Tinayuyot Tåsi : Ginen Salishan Giya Litekyan
Updated: Sep 27, 2020

This past weekend, the Tacoma Ocean Fest featured a powerful line-up of artists in celebration of World Ocean Day. As an invited guest of the festival, I thought it was a powerful opportunity to reflect on my family's relationship to the Ocean.
I thought about growing up on the Salishan | the Salish Sea and also momentarily called the Puget Sound | and how frequently our family would spend the weekend out fishing, clamming, & crabbing. And, by family I mean every CHamoru family (or at least that's how it felt) between Tsa-kole-chy | Whidbey Island | and Puyallup Territory | Tacoma | would meet up with us on the beach. At the end of the day, we would return to my nåna and påpa's house to process the catch, split it up among the families, cook and eat. People still talk about my påpa's legendary clam chowder.
What I didn't realize at the time was that this was an indigenous Matao practice that my family carries with us. Embedded within it are beliefs about family, interconnectedness, the sacredness of the land and waters, sharing, reciprocity, and inafa'maolek (making things good for everyone). This practice of fåkkai | dividing up the catch | would have been practiced in my ancestral village of Tomhom | Tumon | and my family can not and does not practice this there because of the United State's ongoing attack against Matao/CHamoru people that manifests itself as land & cultural dispossession.
I was reflecting on how militarization, settler colonization, and displacement all impact my genealogical family, as well as the Native people's of Coast Salish territories, and the Black and non-Black Indigenous people who now call this place our home. I was reflecting on the interconnectedness of our struggles and liberation.
My current performance research project, MALI'E' draws it's name from a practice that my elders remember being practiced during these communal fishing events.

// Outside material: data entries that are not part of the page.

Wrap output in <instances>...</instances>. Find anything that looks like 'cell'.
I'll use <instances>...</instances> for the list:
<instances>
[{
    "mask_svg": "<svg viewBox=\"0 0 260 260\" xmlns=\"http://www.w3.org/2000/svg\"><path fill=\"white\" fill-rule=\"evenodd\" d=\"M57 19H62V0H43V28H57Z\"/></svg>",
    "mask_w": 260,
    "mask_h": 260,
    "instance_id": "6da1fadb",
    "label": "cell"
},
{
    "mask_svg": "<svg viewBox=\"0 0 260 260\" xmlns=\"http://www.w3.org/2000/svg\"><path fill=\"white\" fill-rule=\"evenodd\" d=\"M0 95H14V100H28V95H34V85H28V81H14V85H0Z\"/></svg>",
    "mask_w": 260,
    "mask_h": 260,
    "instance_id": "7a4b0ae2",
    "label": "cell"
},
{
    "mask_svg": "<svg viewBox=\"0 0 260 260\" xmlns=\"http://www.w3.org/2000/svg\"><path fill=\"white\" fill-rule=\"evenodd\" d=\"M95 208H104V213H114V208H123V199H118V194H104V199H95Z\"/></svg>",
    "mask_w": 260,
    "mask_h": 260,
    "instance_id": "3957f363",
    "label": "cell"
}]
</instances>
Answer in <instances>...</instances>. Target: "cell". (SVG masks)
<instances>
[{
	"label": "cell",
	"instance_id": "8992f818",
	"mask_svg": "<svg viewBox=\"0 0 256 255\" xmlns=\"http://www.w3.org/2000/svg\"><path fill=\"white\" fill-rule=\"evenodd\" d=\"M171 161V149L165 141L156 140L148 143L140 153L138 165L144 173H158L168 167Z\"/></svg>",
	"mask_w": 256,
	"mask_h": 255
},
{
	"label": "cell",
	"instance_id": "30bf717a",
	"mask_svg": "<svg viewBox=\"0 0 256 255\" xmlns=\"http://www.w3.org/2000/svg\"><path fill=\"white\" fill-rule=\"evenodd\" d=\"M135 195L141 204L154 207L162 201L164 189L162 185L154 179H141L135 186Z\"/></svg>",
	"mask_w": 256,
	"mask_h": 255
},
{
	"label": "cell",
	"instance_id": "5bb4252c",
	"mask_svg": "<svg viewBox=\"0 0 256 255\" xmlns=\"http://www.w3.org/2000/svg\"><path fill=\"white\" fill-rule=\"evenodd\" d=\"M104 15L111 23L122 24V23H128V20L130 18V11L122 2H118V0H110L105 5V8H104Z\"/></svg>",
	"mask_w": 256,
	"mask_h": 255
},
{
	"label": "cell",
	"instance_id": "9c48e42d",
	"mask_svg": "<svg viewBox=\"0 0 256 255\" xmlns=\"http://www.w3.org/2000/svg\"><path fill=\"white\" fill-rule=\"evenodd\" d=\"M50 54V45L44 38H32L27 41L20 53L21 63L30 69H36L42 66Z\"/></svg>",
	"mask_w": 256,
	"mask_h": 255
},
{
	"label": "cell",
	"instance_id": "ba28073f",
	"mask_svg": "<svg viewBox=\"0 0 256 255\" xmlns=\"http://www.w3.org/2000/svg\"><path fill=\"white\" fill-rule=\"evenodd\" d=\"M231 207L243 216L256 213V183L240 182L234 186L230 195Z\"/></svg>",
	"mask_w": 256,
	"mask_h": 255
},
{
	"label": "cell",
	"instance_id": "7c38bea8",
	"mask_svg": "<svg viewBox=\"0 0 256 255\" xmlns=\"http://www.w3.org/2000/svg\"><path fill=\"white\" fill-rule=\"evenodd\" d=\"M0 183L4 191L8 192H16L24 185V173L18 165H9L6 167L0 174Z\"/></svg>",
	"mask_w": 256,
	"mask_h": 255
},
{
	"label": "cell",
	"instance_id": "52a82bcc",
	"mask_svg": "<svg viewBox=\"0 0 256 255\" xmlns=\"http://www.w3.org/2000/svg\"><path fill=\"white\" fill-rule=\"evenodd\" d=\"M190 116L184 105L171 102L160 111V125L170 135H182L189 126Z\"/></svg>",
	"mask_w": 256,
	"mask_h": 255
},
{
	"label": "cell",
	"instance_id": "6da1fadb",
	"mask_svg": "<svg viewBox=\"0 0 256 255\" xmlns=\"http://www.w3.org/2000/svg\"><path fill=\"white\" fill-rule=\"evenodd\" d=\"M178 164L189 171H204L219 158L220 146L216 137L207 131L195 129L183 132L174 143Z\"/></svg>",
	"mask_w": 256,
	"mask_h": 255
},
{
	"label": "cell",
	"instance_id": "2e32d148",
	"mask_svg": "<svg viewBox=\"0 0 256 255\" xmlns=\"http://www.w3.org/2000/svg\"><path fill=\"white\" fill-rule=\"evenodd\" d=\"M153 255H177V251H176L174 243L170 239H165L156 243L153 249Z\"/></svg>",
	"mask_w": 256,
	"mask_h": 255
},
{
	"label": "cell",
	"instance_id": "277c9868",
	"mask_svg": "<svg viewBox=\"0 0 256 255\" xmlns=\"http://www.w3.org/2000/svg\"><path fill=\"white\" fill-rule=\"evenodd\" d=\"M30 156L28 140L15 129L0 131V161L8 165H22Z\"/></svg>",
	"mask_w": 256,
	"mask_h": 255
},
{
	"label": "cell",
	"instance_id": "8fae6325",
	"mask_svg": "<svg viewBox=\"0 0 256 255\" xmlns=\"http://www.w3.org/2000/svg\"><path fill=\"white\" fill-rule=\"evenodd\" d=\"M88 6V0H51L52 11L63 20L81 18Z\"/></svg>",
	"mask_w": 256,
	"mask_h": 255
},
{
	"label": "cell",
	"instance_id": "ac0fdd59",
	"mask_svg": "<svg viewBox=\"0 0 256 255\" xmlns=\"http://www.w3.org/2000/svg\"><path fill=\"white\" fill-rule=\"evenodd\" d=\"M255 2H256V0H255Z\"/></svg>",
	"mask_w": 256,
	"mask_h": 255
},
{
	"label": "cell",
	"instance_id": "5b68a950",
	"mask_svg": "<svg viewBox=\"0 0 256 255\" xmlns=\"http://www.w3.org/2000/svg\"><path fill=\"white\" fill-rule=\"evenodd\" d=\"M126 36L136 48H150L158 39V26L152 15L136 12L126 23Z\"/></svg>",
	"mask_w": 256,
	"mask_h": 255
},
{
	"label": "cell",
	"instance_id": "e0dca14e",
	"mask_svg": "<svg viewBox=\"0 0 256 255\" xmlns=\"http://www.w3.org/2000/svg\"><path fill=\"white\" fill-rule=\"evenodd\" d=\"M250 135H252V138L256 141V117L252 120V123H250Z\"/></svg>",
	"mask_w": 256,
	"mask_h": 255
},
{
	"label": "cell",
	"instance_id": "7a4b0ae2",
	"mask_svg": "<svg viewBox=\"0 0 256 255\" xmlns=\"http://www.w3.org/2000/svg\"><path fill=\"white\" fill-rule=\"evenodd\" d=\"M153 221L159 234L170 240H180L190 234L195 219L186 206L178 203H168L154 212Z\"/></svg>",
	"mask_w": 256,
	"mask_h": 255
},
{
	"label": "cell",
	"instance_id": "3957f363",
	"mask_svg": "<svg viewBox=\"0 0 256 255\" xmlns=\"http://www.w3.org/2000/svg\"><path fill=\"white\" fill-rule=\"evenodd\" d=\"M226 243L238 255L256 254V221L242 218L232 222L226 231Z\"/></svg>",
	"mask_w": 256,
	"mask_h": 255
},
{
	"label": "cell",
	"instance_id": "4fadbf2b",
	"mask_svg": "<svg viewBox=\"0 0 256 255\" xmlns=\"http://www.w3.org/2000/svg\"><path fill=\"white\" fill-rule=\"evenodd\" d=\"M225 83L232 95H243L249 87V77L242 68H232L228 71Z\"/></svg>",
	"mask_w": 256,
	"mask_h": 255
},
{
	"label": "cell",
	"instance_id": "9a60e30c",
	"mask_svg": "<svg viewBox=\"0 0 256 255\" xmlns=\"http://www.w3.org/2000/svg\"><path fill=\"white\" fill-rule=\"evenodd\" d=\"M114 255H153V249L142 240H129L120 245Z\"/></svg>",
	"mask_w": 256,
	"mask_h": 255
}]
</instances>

Also called kantan chamorrita, mali'e | literally translated as 'to have been seen' | is a kind of call-and-response game of throwing improvised verses back and forth, where the winner exemplifies exceptional skill in wordplay, metaphor, allegory, language, meter, and rhyme.
I wanted to bring life to this practice by moving in call-and-response to the words of one of our people's fierce water protectors, Maria Hernandez, a mother and community organizer with Prutehi Litekyan, Save Ritidian. She recently gave a very powerful and concise talk on the impacts of militarization on our people at a recent trans-national webinar on cancelling RIMPAC. In thinking about how to respond to militarization, I was reminded of the teachings and work of a dear friend and elder, Squi qui Ray Williams. He has often talked about remembering our Unity with Creation, and human's need to be in balance with the four elements.
This dance is a prayer for inafa'maolek...
An end to militarization of our neighborhoods and homelands.
An end to systems built on ongoing murder, dispossession, enslavement, and displacement.
An end to all attacks on our people's Liberation.
The return of safety for Black and Native communities.
The return of our autonomy and self-determination.
The return of our spiritual, cultural, and material resources.
The re-emergence peace and balance on this planet.